Aprender que ninguém deixa de gostar de mim se eu disser NÃO. Se deixarem de gostar, se se afastarem, não são boa gente.
Aprender a largar.
Aprender a deixar de correr atrás.
Aprender a não ter vergonha de dizer SIM.
Aprender a dar o primeiro passo. ;)

Volto a dizer, um verdadeiro dicionário de clichés, mas a mais pura verdade. Tudo aquilo que me faltava. Toda uma vida mal vivida, só porque eu não tinha coragem.
Falta-me ainda muito, mas ao mesmo tempo já não me falta nada.

Estou a aprender a viver de verdade. Estou a aprender a ser mais feliz. Ando a espalhar e a receber pequenas partículas de deslumbramento. Daí a minha ausência.
Não sei quando cá voltarei. Não quero que este sítio volte a ser um muro de lamentações, cheio de grafitis feios e escorridos. Quero que esta tela volte a espelhar o brilho e a criatividade de tempos idos. Quero muito.
Até lá, comam muito, bebam bem (se assim vos aprouver), pratiquem exercício, abracem, riam, apanhem sol, molhem-se na chuva (é brutal!) e sejam felizes!





sábado, 14 de abril de 2018

Espaço Cozinha

Cozinha n.f. [plural e plurissignificante]: 
espaço de criação; lugar onde a magia acontece; tachos e panelas dançam numa sinfonia bem afinada e compõem belas partituras;
lugar quente da lareira a crepitar e das histórias no sofá;
lugar embrionário; território oficial do segredo; lugar dos abraços no chão e do colo de mãe.

Algumas das mais belas e vívidas memórias da minha ainda parca existência estão aqui. Neste, que sempre foi o lugar com cheiro a pão e pano lavado.
Lugar de contação de histórias, de educação, de empatia, de descoberta. Lugar de elucidação e valorização.
Espaço de aprendizagem maior acerca dos meandros, enleios e vicissitudes da socialização humana.
Aqui, todas as dinâmicas se teciam, ampliavam ou destruíam.
É aqui, no seio de um território ainda profundamente feminino, que o poder se dá. Que a vida se faz, se refaz. É aqui que se curam todos os males, os maiores e os menores.

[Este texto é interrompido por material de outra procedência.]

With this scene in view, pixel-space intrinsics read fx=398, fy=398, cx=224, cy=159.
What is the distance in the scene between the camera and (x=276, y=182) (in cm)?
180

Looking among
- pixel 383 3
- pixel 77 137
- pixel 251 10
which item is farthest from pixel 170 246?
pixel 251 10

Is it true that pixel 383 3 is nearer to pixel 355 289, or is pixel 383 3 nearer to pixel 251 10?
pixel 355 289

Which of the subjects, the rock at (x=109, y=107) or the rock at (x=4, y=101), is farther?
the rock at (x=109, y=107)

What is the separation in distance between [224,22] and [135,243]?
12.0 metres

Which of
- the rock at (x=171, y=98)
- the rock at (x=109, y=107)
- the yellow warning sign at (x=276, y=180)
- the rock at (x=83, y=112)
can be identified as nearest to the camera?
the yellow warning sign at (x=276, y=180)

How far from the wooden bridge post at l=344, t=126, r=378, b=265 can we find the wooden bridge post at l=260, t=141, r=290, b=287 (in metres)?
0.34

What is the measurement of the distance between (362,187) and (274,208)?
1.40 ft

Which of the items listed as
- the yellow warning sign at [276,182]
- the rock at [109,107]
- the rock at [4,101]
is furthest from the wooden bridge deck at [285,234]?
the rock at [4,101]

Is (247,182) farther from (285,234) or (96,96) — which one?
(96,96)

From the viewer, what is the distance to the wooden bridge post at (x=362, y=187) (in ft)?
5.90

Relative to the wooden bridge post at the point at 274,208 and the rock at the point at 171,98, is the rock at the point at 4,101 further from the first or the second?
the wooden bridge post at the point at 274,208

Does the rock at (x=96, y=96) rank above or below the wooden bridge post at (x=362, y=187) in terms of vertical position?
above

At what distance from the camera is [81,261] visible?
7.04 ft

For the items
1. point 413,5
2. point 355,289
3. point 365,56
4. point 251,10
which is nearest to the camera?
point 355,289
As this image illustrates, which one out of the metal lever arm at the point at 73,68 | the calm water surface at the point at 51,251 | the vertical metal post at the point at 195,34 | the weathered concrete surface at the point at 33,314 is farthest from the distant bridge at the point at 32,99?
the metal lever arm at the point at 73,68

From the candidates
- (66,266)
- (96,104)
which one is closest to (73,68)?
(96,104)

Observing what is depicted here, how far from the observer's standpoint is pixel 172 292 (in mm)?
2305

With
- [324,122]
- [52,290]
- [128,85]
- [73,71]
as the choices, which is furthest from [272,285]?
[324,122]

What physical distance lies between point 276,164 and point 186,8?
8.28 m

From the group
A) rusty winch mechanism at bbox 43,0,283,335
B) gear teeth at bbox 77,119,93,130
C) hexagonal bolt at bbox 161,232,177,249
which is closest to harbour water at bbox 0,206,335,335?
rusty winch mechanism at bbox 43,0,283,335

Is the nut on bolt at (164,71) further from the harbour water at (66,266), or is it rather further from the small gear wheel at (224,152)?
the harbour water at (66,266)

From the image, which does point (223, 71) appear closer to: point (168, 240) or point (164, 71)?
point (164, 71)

É aqui que se nasce e se morre várias vezes sem cessar. É aqui que o ser se faz humano, cresce e se eleva a um patamar maior que o egocentrismo que o acompanha. Aqui, por entre azulejos de diferentes cores e pavimento coçado pelo tempo, que a obra se completa. Os olhos abrilhantam-se a abrem-se para a vida que os rodeia. Os braços estendem-se e cumprem a sua função maior - abraçar. As mãos ganham vida e, num bailado impercetivelmente sincronizado, criam a alquimia que une, liga, enamora os seres.
Aqui, nas minhas memórias da cozinha.